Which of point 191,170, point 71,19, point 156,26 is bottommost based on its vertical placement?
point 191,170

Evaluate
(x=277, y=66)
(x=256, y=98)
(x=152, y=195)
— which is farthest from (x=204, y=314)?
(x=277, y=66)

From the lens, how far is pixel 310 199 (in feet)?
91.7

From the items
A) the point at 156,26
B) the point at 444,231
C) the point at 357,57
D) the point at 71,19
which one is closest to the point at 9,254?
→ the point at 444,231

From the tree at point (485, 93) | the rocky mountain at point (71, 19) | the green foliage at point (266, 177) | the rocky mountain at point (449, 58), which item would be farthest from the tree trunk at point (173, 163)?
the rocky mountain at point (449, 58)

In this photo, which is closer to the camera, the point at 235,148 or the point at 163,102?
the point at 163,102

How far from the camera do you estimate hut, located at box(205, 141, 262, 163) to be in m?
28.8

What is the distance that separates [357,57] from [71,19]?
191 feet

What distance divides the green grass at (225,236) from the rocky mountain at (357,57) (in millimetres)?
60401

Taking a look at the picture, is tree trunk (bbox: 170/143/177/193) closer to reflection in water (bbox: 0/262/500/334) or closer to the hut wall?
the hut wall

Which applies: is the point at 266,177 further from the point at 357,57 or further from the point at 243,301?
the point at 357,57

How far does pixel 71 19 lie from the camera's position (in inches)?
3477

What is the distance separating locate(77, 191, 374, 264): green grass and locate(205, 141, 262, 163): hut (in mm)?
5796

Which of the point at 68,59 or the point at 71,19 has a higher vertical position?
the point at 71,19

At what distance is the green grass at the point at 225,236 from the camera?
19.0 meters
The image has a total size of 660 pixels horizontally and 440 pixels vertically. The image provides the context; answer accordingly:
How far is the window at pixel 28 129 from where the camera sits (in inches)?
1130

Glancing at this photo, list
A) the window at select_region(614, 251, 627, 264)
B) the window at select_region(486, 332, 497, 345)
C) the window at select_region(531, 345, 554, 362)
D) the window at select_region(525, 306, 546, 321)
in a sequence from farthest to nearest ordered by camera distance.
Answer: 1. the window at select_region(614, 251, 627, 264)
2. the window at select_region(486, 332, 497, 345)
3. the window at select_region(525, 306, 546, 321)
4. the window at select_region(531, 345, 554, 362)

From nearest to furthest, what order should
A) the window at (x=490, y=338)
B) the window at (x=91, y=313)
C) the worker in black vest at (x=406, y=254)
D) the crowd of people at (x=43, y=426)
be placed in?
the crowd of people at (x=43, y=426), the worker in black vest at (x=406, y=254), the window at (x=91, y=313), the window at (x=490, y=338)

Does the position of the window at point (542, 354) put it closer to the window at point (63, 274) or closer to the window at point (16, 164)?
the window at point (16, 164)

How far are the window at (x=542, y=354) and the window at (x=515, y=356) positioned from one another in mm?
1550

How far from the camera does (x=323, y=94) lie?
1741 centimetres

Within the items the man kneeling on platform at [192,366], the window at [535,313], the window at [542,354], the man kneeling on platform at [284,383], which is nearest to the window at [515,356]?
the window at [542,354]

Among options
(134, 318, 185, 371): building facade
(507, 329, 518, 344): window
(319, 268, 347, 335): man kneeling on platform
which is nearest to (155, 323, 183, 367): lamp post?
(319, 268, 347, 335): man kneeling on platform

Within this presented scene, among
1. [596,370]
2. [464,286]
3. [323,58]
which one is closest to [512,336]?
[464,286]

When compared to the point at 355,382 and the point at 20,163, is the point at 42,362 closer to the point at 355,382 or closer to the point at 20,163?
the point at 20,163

| Prompt |
Reproduce the listing above line for line, without a single change, from its first line through its last.

| Response |
Which of point 191,170, point 71,19, point 156,26 is bottommost based on its vertical placement?
point 191,170

Evaluate
(x=277, y=66)
(x=256, y=98)
(x=152, y=195)
— which is farthest from (x=204, y=314)?
(x=277, y=66)

From the lens, how far is pixel 310 199 (in feet)?
91.7

From the items
A) the point at 156,26
B) the point at 444,231
C) the point at 357,57
D) the point at 71,19
which one is closest to the point at 9,254?
→ the point at 444,231

From the tree at point (485, 93) | the rocky mountain at point (71, 19) | the green foliage at point (266, 177) | the rocky mountain at point (449, 58), which item would be farthest from the tree trunk at point (173, 163)?
the rocky mountain at point (449, 58)

In this photo, which is closer to the camera, the point at 235,148 or the point at 163,102?
the point at 163,102

How far from the camera do you estimate hut, located at box(205, 141, 262, 163) to be in m?
28.8

What is the distance that separates [357,57] from [71,19]?
191 feet

What distance divides the green grass at (225,236) from the rocky mountain at (357,57) (in millimetres)?
60401

Taking a look at the picture, is tree trunk (bbox: 170/143/177/193) closer to reflection in water (bbox: 0/262/500/334) or closer to the hut wall?
the hut wall

Which applies: is the point at 266,177 further from the point at 357,57 or further from the point at 243,301?
the point at 357,57

How far does pixel 71 19 lie from the camera's position (in inches)?
3477

What is the distance separating locate(77, 191, 374, 264): green grass and locate(205, 141, 262, 163): hut (in mm)?
5796

Which of the point at 68,59 or the point at 71,19 has a higher vertical position?
the point at 71,19

At what distance is the green grass at the point at 225,236 from the camera?
19.0 meters
The image has a total size of 660 pixels horizontally and 440 pixels vertically. The image provides the context; answer accordingly:
How far is the window at pixel 28 129 from where the camera sits (in inches)?
1130

Glancing at this photo, list
A) the window at select_region(614, 251, 627, 264)
B) the window at select_region(486, 332, 497, 345)
C) the window at select_region(531, 345, 554, 362)
D) the window at select_region(525, 306, 546, 321)
in a sequence from farthest to nearest ordered by camera distance.
Answer: 1. the window at select_region(614, 251, 627, 264)
2. the window at select_region(486, 332, 497, 345)
3. the window at select_region(525, 306, 546, 321)
4. the window at select_region(531, 345, 554, 362)

From nearest to furthest, what order should
A) the window at (x=490, y=338)
B) the window at (x=91, y=313)
C) the worker in black vest at (x=406, y=254)
D) the crowd of people at (x=43, y=426)
be placed in?
the crowd of people at (x=43, y=426), the worker in black vest at (x=406, y=254), the window at (x=91, y=313), the window at (x=490, y=338)

Does the position of the window at point (542, 354) put it closer to the window at point (63, 274) or closer to the window at point (16, 164)?
the window at point (16, 164)

How far are the window at (x=542, y=354) and the window at (x=515, y=356) positioned from one another in mm?
1550

How far from the camera does (x=323, y=94) lie?
1741 centimetres

Within the items the man kneeling on platform at [192,366], the window at [535,313], the window at [542,354], the man kneeling on platform at [284,383], which is nearest to the window at [515,356]?
the window at [542,354]

Among options
(134, 318, 185, 371): building facade
(507, 329, 518, 344): window
(319, 268, 347, 335): man kneeling on platform
which is nearest to (155, 323, 183, 367): lamp post?
(319, 268, 347, 335): man kneeling on platform

Within this presented scene, among
1. [596,370]
2. [464,286]
3. [323,58]
which one is closest to [512,336]?
[464,286]

When compared to the point at 355,382 and the point at 20,163, is the point at 42,362 closer to the point at 355,382 or closer to the point at 20,163?
the point at 20,163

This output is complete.